→ **Short task 1**
Convert the lines of the listing below the radiant barrier post into a Markdown table with the columns Row and Line, leaving out blank lines. Begin at the line that contains "Beginning at closest" and stop after the line that contains "What is the distance spanning".
═════ Page extract
If you are considering a radiant barrier for your home, please read the study completed by the TVA in the attached pdf. As read through the study, you will see that they the only significant reductions in ceiling temperature flux come at what would be considered terribly inadequate levels of insulation (R-11 or R-19). 

Please re-read the summer sections. You will see that they discount the effectiveness of any radiant barrier at insulation depths of R-30. Energy star recommends a minimum of R-50 now.

As stated in the report multiple times, the effectiveness of radiant barriers is not "statistically significant" (page 177 top left) at insulation levels of R-30. R-30 is still inadequate for this area. Proper insulation levels are 1.67X times that depth. The effectiveness of radiant barriers at that depth is effectively zero. Radiant barriers for winter applications are minimally effective when compared to adding insulation and in some cases (inadequate insulation) they will translate to a lessening of home performance.

If you are having summer heating issues, the proper installation of the radiant barrier is along the rafters, not across the insulation. If you place a radiant barrier across the rafters and have too little insulation, you will actually make the wintertime conditions worse. Radiant barriers, used in these applications, do not have the universal applicability that insulation does.

The section that you highlighted regarding dust has to do with winter performance of radiant barriers and not summer performance. A Radiant barrier’s summer effectiveness and emissivity is reduced by dusting. The lack of change in winter performance has as much to do with the air barrier aspect of a radiant barrier applied to the insulation than with the emissivity of the radiant barrier. The increased emissivity in the radiant barrier as a result of the dust will translate lessened summer performance. 

All of these dusting issues are mitigated by the proper placement of radiant barriers for controlling summer heat. If someone is proposing that they lay the radiant barrier on your insulation, they are doing you a disservice. Your issues are with summer heat. Radiant barriers must be applied to the rafters. This is absolutely best practice for summer heating issues.

Radiant barriers do have a place in residential energy efficiency if there are precluding circumstances. If you don't have access to proper insulation depth (i.e. insulated roof deck), a radiant barrier might have some application value. In situations such as that, spray foam is more likely a better solution. Regardless, most homes suffer from other issues that are not corrected by Radiant barriers. 

Improper insulation levels and unchecked air infiltration and exfiltration from the home are the two largest culprits when it comes to issues of energy efficiency.

Making sure that the home is not taking on unconditioned air, has properly sealed air ducts, and proper insulation (R-50) will make exponentially more impact to comfort and eliminating heat gain than an improperly placed radiant barrier.


----------
══════════
→ **Short task 2**
Repeat word for word the section of the radiant barrier post above that begins at the words "The section that" and stops after the words "summer heating issues.".
═════ Given records
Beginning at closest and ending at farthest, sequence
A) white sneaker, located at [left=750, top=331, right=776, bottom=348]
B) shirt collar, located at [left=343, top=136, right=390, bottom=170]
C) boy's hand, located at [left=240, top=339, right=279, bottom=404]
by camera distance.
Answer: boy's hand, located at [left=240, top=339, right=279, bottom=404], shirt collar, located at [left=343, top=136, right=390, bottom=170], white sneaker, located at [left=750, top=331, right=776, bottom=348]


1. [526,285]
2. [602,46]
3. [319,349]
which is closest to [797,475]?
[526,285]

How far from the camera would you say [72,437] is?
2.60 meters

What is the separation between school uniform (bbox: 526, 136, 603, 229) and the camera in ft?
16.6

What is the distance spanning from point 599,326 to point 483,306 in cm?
══════════
═════ Given records
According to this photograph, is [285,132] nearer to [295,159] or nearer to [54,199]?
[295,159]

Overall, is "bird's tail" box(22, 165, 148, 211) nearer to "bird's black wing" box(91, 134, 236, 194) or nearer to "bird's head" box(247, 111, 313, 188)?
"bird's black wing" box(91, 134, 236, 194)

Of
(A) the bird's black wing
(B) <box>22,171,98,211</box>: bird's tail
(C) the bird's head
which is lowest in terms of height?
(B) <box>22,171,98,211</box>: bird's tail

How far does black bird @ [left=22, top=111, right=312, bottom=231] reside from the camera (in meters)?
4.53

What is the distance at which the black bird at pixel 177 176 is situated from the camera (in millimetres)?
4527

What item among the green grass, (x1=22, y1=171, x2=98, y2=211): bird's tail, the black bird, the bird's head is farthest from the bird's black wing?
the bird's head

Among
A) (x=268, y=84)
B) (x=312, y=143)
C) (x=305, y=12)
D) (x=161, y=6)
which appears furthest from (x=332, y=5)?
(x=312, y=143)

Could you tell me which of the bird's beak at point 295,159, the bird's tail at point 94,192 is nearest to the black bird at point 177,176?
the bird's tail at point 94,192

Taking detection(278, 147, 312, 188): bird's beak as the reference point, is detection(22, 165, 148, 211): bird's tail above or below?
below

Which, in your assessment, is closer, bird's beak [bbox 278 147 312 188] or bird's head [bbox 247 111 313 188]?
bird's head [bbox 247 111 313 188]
══════════
→ **Exercise solution 1**
| Row | Line |
|---|---|
| 1 | Beginning at closest and ending at farthest, sequence |
| 2 | A) white sneaker, located at [left=750, top=331, right=776, bottom=348] |
| 3 | B) shirt collar, located at [left=343, top=136, right=390, bottom=170] |
| 4 | C) boy's hand, located at [left=240, top=339, right=279, bottom=404] |
| 5 | by camera distance. |
| 6 | Answer: boy's hand, located at [left=240, top=339, right=279, bottom=404], shirt collar, located at [left=343, top=136, right=390, bottom=170], white sneaker, located at [left=750, top=331, right=776, bottom=348] |
| 7 | 1. [526,285] |
| 8 | 2. [602,46] |
| 9 | 3. [319,349] |
| 10 | which is closest to [797,475]? |
| 11 | [526,285] |
| 12 | How far from the camera would you say [72,437] is? |
| 13 | 2.60 meters |
| 14 | What is the separation between school uniform (bbox: 526, 136, 603, 229) and the camera in ft? |
| 15 | 16.6 |
| 16 | What is the distance spanning from point 599,326 to point 483,306 in cm? |

→ **Exercise solution 2**
The section that you highlighted regarding dust has to do with winter performance of radiant barriers and not summer performance. A Radiant barrier’s summer effectiveness and emissivity is reduced by dusting. The lack of change in winter performance has as much to do with the air barrier aspect of a radiant barrier applied to the insulation than with the emissivity of the radiant barrier. The increased emissivity in the radiant barrier as a result of the dust will translate lessened summer performance. 

All of these dusting issues are mitigated by the proper placement of radiant barriers for controlling summer heat. If someone is proposing that they lay the radiant barrier on your insulation, they are doing you a disservice. Your issues are with summer heat. Radiant barriers must be applied to the rafters. This is absolutely best practice for summer heating issues.